Sent: Monday, February 18, 2002 8:23
PM
Subject: [dom4j-user] special entities
and JAXP
While the application I'm writing utilizes dom4j, this
question isn't dom4j specific. I offer it up to the list simply because
many of you are proficient with Java and JAXP.... I suspect this is a very
simple problem, but one I can't quite decipher yet. I apologize if the
question is misplaced....
I have written a simple editor which utilizes a JTextArea to
hold and visualize text. I have written a simple method to check for
well-formedness (you try to come up with a better adjective) of an XML
document. I am using the JAXP classes in conjunction with jdk
1.4.
The text within the JTextArea is extracted using a
getDocument().getText() method to obtain a String object.
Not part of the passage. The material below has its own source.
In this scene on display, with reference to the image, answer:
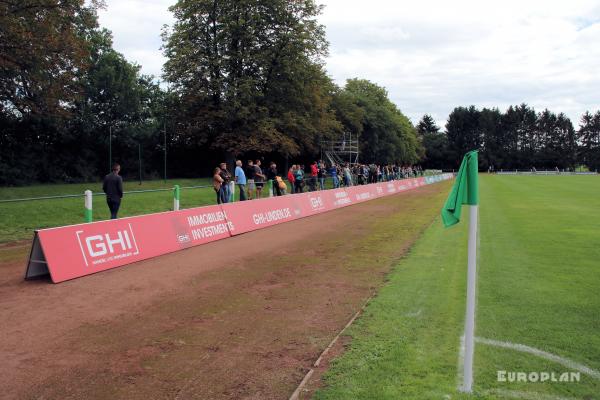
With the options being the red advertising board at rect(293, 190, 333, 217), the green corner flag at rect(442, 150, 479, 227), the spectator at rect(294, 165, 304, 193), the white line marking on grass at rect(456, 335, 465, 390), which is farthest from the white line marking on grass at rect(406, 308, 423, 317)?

Well-formedness is determine in the following
manner:
public void wellform(String text) throws
IOException, SAXException, ParserConfigurationException
{
SAXParser parser =
factory.newSAXParser();
StringReader
reader = new StringReader(text);
parser.parse(new InputSource(reader), new
XMLHandler(holder));
}
private static SAXParserFactory factory =
SAXParserFactory.newInstance();
XMLHandler is a class I've written to catch certain thrown
exceptions. It extends the DefaultHandler adapter just to simplify
matters.
Here's what I don't understand with regards to my
application:
If I write a simple one line XML document, say:
<a>testing</a>
everything works just fine and dandy... the document is
declared well-formed, and life goes merrily on its way.
However, if I add a second line directly underneath the
first line, any line at all, like:
<b>testing</b>
I get back an exception saying:
Illegal character at end of document,
<.
Line 2, column 0.
Now, I know that what apparently is happening, is that the
less than character is being interpreted as a special entity. But what I
don't understand is 1) why does it only affect the second line of text, not
the first (is there a carriage return or something that JTextArea sticks in?)
?
Is there some feature that I'm supposed to specify for the
xmlreader, or saxparser to avoid this problem? Are there hidden
characters coming from the JTextArea I should be aware of, or is there some
method I need to modify in my custom ContentHandler (XMLHandler) to overcome
this issue???
Hope this makes sense to some of you,
Rob